> TEXTE SOURCE:
"""

L’esthétique proposée par Carpeaux ici est en tout cas très éloignée de celle de Cordier, avec cette femme en partie dénudée, les cheveux libres et le regard venant vigoureusement solliciter le spectateur témoin – et complice – de son aliénation. Cette figure de captive semble avoir fait l’objet de beaucoup de recherches de la part du sculpteur, et d’études d’après le modèle vivant. A l’origine de sa conception se trouve le projet de la fontaine de l’Observatoire, monumental groupe commandé en août 1867 pour orner une fontaine située dans l’axe reliant à Paris le palais du Luxembourg à l’Observatoire sur un plan de l’architecte Gabriel Davioud. Après plusieurs hésitations, Carpeaux se décide pour un globe soutenu par des figures symbolisant les quatre points cardinaux, qui deviendront les quatre parties du monde, allégories de l’Amérique, de l’Europe, de l’Asie et de l’Afrique. De la conception de ce vaste projet, il isole dès 1868 deux figures dont il propose des bustes indépendants, présentant des variantes avec le monument définitif : le  » Chinois  » (voir lot 186 du présent catalogue) et la  » Négresse  » ou  » Pourquoi naître esclave ? « . Interrompu par la guerre et la Commune et des séjours londoniens, le modèle en plâtre du monument est finalement exposé au Salon de 1872 où il sera vivement critiqué avant d’être loué en 1873 lors d’une installation in situ pour en apprécier l’effet. Le bronze final sera quant à lui mis en place en août 1874.

"""

> Relevés d'un jeu de questions spatiales:
"""

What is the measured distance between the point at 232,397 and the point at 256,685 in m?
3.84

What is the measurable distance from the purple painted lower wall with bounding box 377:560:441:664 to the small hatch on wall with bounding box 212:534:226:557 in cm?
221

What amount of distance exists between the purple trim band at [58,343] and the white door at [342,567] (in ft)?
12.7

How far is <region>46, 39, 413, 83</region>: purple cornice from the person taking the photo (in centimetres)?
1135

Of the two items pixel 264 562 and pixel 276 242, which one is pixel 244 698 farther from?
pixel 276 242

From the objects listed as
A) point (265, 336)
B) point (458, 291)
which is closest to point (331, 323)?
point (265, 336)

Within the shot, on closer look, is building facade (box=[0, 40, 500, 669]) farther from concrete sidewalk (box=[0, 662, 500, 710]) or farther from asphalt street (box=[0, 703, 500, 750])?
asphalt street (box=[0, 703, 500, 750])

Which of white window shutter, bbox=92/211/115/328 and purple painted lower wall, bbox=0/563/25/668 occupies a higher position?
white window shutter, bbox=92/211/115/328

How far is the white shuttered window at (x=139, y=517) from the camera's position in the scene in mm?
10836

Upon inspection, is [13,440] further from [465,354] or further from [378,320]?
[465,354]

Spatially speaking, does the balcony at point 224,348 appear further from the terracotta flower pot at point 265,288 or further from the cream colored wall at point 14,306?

"""
"""

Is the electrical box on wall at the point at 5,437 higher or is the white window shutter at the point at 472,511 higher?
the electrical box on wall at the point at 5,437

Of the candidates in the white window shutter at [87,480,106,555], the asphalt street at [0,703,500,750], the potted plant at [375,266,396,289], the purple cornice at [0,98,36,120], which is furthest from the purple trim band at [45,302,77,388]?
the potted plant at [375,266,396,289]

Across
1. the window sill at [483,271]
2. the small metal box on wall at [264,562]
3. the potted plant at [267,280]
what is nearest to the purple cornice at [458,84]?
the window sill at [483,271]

"""

> TRAVAIL À FAIRE:
1: Recopiez intégralement le texte sur la fontaine de Carpeaux, sans y changer quoi que ce soit.
2: Combien de lignes contiennent le mot « asphalt » ? Donnez uniquement le nombre.
Le texte et les lignes n'ont aucun lien entre eux.

> LISTE DES RÉPONSES:
1:
L’esthétique proposée par Carpeaux ici est en tout cas très éloignée de celle de Cordier, avec cette femme en partie dénudée, les cheveux libres et le regard venant vigoureusement solliciter le spectateur témoin – et complice – de son aliénation. Cette figure de captive semble avoir fait l’objet de beaucoup de recherches de la part du sculpteur, et d’études d’après le modèle vivant. A l’origine de sa conception se trouve le projet de la fontaine de l’Observatoire, monumental groupe commandé en août 1867 pour orner une fontaine située dans l’axe reliant à Paris le palais du Luxembourg à l’Observatoire sur un plan de l’architecte Gabriel Davioud. Après plusieurs hésitations, Carpeaux se décide pour un globe soutenu par des figures symbolisant les quatre points cardinaux, qui deviendront les quatre parties du monde, allégories de l’Amérique, de l’Europe, de l’Asie et de l’Afrique. De la conception de ce vaste projet, il isole dès 1868 deux figures dont il propose des bustes indépendants, présentant des variantes avec le monument définitif : le  » Chinois  » (voir lot 186 du présent catalogue) et la  » Négresse  » ou  » Pourquoi naître esclave ? « . Interrompu par la guerre et la Commune et des séjours londoniens, le modèle en plâtre du monument est finalement exposé au Salon de 1872 où il sera vivement critiqué avant d’être loué en 1873 lors d’une installation in situ pour en apprécier l’effet. Le bronze final sera quant à lui mis en place en août 1874.

2: 3